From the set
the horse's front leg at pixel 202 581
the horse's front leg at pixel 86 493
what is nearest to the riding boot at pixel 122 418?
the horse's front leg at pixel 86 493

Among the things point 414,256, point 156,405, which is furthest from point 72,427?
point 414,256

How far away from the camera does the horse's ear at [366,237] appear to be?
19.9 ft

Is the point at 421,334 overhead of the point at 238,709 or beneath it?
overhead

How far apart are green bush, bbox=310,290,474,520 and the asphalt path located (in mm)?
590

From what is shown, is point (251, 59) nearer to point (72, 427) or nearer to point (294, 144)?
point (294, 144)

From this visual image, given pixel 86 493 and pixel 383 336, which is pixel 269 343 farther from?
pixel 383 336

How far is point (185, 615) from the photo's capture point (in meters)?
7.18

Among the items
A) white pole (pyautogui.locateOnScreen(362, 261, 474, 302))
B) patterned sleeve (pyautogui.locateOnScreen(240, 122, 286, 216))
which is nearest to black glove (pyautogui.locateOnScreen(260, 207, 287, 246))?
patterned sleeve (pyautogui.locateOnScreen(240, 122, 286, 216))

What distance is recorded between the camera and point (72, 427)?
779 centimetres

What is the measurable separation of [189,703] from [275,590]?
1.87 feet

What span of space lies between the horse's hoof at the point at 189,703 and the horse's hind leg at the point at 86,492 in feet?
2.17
########################################
Copy all of the records above word for word, keeping every line in its original order.

*Exercise response*
From the set
the horse's front leg at pixel 202 581
the horse's front leg at pixel 86 493
what is nearest to the riding boot at pixel 122 418?
the horse's front leg at pixel 86 493

Among the things point 414,256, point 156,405, which is furthest from point 72,427?
point 414,256

How far away from the camera does the horse's ear at [366,237] appear to be?
19.9 ft

Is the point at 421,334 overhead of the point at 238,709 or beneath it?
overhead

How far apart are green bush, bbox=310,290,474,520 and the asphalt path located (in mm)?
590

From what is shown, is point (251, 59) nearer to point (72, 427) or nearer to point (294, 144)?
point (294, 144)

From this visual image, given pixel 86 493 and pixel 383 336, which is pixel 269 343 farther from?
pixel 383 336

How far is point (185, 615) from the photo's capture point (in meters)?
7.18

Among the items
A) white pole (pyautogui.locateOnScreen(362, 261, 474, 302))
B) patterned sleeve (pyautogui.locateOnScreen(240, 122, 286, 216))
which is nearest to black glove (pyautogui.locateOnScreen(260, 207, 287, 246))?
patterned sleeve (pyautogui.locateOnScreen(240, 122, 286, 216))

What distance is recorded between the camera and point (72, 427)?
779 centimetres

What is the measurable separation of [189,703] from [275,590]?
1.87 feet

What span of space lies between the horse's hoof at the point at 189,703 and the horse's hind leg at the point at 86,492 in feet?
2.17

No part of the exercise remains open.